引文段落:
ATCC细胞株稳定整合试验中的几个关键因素

　　ATCC细胞株是通过选择法或克隆形成法从原代培养物或细胞系中获得具有特殊性质或标志物的培养物，也就是说，ATCC细胞株是用单细胞分离培养或通过筛选的方法，由单细胞增殖形成的细胞群。细胞株的特殊性质或标志必须在整个培养期间始终存在。
　　ATCC细胞株无菌操作注意事项：
　　1.操作前要洗手，进入超净台后手要用75%酒精或0.2%新洁尔灭擦试。试剂等瓶口也要擦试。
　　2.点燃酒精灯，操作在火焰附近进行，耐热物品要经常在火焰上烧灼，金属器械烧灼时间不能太长，以免退火，并冷却后才能夹取组织，吸取过营养液的用具不能再烧灼，以免烧焦形成碳膜。
　　3.操作动作要准确敏捷，但又不能太快，以防空气流动，增加污染机会。
　　4.不能用手触已消毒器皿的工作部分，工作台面上用品要布局合理。
　　5.瓶子开口后要尽量保持45℃斜位。
　　6.吸溶液的吸管等不能混用。
　　ATCC细胞株稳定整合试验中的几个关键因素：
　　1)，外源插入片段的拷贝数。多数情况下，低拷贝甚至是单拷贝可以减少人为实验因素的干扰。
　　2)，整合的几率，这不仅决定了稳定株筛选的难易程度，而且还可以帮助人们更容易得到混合稳定株。
　　3)，整合位点的转录活跃度，决定了稳定株中外源片段的表达质量。理想的状况是单拷贝，但转录活性比较高。
　　4)，整合后的稳定性。不同的整合位点决定了外源片段在染色体中的稳定性，有些区域易发生重组或者丢失，从而导致稳定株再次丢失的情况。
　　5)，使用混合稳定株或者获得多个不同单克隆稳定株。因为稳定整合往往伴随这插入失活宿主内源基因，所以实验时通过使用混合稳定株，或者对多个单克隆稳定株进行比较，可以帮助研究人员获得更的实验数据。
　　冻存的ATCC细胞株和杂交腐细胞株在运送过程中使用干冰保持低温。收到细胞后，可以立即解冻复苏，去除二甲基亚砜（DSMO0）后进行细胞培养。如果不立即复苏培养细胞，必须将细胞冻存管放置于液氮罐气相层储存。请不要将细胞存储在-130℃以上的温度。如果温度不够低，达不到-130℃，细胞活力会立即下降。
　　ATCC细胞株产品附带一份产品资料单，其中包含细胞株的信息和详细的操作指南。细胞株的所有详细介绍可以在ATCC找到 ，产品资料单也可以在ATCC下载。此外产品还附带细胞株具体生产批次的检测报告，其中包含批次的特定信息，如每只冻存管中细胞的数量，无微生物污染的检测结果等。

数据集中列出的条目
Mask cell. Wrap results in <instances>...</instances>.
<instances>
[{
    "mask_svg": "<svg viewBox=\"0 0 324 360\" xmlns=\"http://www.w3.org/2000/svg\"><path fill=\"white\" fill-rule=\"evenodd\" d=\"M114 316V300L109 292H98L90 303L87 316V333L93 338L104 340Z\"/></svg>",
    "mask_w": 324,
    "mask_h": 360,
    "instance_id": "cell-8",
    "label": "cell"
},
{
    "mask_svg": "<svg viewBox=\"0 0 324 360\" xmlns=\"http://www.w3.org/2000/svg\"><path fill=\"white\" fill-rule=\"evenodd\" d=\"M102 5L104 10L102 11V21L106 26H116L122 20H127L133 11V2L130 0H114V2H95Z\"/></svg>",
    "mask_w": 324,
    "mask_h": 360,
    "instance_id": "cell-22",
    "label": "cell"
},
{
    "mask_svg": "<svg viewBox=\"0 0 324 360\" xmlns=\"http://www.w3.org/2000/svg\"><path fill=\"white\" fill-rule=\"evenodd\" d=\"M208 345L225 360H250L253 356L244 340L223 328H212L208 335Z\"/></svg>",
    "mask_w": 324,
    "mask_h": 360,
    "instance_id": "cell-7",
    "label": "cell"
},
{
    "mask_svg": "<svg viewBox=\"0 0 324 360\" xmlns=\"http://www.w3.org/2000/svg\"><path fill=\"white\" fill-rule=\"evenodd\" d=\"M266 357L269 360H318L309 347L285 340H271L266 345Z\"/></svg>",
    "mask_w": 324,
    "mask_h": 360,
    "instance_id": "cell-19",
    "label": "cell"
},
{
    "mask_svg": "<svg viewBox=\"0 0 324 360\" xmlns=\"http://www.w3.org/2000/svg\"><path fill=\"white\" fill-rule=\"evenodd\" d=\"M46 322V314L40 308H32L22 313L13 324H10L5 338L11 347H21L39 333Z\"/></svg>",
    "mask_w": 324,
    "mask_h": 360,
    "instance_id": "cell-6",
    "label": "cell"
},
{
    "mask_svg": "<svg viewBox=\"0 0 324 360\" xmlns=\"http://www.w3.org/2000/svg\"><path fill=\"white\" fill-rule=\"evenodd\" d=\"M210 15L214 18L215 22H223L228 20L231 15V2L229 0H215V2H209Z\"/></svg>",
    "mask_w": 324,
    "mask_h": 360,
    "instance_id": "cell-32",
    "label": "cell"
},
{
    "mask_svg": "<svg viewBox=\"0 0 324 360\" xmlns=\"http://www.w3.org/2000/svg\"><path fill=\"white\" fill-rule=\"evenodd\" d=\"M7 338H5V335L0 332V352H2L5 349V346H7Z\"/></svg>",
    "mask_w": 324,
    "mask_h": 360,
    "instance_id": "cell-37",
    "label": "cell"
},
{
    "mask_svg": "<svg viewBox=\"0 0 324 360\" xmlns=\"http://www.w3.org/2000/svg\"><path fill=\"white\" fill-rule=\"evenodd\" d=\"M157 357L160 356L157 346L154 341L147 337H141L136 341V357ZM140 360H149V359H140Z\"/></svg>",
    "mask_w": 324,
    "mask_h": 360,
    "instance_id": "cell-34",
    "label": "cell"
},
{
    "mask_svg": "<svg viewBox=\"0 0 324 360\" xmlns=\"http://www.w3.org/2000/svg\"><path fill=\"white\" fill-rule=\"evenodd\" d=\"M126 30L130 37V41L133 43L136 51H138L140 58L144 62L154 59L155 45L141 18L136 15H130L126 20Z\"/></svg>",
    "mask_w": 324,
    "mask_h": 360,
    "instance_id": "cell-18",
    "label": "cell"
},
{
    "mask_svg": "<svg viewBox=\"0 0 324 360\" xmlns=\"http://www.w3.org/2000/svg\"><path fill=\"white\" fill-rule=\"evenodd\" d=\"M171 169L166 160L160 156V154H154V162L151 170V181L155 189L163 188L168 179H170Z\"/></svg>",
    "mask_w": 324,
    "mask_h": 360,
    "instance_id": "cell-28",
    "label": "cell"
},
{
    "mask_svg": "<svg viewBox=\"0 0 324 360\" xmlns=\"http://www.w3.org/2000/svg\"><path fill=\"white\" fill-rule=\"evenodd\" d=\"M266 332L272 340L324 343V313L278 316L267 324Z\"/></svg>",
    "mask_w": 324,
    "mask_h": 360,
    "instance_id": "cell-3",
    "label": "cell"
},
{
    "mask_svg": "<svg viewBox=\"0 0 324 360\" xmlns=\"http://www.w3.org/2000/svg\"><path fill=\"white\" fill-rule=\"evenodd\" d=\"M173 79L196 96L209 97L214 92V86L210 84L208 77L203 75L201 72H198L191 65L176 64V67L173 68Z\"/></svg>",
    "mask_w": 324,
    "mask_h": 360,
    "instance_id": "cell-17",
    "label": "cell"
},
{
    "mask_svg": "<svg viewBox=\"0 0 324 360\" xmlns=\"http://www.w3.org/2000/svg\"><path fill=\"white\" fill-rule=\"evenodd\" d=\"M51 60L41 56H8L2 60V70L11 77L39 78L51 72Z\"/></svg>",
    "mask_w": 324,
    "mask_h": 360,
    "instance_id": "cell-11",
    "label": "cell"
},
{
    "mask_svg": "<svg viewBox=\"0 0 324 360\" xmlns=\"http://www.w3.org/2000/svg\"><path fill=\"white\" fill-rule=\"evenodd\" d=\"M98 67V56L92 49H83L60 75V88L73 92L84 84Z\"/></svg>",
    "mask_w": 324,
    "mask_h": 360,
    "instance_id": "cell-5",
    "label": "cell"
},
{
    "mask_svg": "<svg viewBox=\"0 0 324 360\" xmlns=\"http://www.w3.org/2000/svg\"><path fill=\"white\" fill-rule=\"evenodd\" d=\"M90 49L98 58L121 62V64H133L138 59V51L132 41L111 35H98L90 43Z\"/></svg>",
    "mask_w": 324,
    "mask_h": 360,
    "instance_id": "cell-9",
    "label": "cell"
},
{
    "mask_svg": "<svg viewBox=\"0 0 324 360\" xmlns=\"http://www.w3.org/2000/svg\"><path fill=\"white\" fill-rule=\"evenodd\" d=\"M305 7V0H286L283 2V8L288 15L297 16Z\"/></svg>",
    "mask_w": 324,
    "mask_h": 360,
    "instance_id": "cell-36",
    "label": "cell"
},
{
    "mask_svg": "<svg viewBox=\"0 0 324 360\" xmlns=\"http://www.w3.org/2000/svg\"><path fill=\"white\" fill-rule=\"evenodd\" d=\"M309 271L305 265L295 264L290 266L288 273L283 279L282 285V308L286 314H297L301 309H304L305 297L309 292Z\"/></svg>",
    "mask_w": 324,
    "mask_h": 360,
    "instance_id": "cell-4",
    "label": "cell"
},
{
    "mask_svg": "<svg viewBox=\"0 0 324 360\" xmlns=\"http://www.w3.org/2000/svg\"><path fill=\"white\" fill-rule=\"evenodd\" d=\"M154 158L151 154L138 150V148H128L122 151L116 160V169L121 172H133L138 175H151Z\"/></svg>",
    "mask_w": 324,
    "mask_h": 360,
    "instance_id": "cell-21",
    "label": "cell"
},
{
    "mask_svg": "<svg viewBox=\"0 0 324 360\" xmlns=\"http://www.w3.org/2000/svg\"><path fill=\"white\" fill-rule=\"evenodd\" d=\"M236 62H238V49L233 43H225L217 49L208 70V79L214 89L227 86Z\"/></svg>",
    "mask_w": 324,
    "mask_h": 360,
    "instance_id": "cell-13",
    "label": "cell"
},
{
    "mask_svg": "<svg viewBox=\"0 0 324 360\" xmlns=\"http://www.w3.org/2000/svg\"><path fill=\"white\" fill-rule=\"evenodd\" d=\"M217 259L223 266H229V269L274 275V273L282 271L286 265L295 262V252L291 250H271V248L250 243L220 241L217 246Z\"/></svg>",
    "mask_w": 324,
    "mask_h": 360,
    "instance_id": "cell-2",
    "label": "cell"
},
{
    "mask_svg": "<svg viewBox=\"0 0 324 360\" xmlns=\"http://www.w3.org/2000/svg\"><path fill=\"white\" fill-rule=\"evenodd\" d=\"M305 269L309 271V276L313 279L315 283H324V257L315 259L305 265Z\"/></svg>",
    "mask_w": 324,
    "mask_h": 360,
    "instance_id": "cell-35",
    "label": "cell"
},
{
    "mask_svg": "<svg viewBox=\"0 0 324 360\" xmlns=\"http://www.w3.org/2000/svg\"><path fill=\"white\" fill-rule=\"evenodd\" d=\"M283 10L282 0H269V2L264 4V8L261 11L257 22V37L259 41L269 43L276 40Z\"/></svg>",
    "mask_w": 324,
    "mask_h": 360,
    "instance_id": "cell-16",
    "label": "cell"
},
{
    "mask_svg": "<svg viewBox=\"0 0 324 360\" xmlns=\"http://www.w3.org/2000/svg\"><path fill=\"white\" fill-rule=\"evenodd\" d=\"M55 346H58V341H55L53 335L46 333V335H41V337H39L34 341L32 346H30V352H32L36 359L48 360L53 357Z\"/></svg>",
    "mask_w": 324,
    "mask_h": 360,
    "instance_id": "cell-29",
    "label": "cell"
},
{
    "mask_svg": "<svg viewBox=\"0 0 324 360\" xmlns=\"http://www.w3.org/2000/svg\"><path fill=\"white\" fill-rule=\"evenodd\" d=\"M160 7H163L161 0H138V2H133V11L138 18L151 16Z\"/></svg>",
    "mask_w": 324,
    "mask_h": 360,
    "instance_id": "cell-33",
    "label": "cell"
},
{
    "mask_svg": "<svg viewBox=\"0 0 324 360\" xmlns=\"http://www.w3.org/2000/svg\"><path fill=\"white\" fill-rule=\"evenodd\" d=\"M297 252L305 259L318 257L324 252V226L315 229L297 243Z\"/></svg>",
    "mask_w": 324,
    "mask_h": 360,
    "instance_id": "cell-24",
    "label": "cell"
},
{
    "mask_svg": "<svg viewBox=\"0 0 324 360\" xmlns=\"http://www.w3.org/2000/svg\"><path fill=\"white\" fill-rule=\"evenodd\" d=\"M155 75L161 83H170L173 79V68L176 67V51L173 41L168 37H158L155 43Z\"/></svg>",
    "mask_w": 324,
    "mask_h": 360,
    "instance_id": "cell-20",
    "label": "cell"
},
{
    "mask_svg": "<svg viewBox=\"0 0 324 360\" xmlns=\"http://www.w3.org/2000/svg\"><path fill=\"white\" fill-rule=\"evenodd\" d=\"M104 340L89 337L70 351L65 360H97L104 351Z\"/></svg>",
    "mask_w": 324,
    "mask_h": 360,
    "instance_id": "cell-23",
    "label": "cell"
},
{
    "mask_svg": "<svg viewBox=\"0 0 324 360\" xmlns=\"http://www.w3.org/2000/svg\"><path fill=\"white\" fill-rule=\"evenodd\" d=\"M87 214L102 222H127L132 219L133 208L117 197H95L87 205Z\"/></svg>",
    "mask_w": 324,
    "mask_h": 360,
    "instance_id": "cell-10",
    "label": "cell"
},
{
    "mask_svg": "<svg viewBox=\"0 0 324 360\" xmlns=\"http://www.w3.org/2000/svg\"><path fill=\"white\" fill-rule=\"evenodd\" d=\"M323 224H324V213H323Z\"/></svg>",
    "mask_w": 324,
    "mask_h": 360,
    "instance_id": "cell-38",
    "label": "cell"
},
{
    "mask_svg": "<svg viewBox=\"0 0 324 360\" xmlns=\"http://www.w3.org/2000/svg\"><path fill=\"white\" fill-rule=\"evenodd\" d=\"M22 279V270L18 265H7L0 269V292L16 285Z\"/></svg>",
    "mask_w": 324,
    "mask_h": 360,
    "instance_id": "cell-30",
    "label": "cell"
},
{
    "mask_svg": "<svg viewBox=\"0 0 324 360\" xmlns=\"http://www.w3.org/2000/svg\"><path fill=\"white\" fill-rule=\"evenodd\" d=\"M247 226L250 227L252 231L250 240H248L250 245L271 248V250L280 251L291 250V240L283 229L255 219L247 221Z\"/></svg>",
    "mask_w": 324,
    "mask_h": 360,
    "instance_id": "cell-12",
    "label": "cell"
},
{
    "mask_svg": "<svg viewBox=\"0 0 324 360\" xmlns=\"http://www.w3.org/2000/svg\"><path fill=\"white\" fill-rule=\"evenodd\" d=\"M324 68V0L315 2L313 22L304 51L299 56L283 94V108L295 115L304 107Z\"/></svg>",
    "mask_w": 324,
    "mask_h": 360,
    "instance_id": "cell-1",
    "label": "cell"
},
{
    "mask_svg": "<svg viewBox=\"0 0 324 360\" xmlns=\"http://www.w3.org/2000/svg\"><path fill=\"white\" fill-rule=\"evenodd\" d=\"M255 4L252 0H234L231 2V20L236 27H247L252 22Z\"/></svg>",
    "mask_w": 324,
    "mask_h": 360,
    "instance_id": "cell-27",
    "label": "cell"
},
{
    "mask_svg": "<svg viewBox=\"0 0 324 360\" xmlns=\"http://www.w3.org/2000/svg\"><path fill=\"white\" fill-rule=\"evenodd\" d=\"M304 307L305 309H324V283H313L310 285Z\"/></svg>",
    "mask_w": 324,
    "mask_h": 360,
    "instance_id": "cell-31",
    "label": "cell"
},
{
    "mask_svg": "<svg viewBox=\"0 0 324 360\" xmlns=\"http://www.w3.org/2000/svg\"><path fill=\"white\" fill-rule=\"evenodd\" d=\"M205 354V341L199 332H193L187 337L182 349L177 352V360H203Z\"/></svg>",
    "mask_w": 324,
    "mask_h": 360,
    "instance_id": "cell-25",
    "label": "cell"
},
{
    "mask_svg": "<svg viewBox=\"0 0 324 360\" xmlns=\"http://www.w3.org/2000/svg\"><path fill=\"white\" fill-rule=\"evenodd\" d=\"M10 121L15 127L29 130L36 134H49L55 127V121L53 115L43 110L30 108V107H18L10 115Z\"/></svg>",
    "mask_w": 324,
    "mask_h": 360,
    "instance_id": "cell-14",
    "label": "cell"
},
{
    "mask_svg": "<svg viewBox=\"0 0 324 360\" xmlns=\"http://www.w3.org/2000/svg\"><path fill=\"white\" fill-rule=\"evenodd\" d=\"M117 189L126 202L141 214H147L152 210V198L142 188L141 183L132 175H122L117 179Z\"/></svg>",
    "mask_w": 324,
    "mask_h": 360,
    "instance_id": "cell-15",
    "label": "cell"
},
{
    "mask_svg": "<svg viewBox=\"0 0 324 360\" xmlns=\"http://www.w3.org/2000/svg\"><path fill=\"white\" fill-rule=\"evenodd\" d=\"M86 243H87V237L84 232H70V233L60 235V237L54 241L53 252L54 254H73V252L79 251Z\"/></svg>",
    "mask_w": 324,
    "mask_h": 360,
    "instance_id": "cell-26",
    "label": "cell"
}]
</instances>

任务目标:
按引文段落的说法，收到冻存细胞后如果不立即复苏培养，细胞冻存管应放在哪里储存？

任务结果:
液氮罐气相层。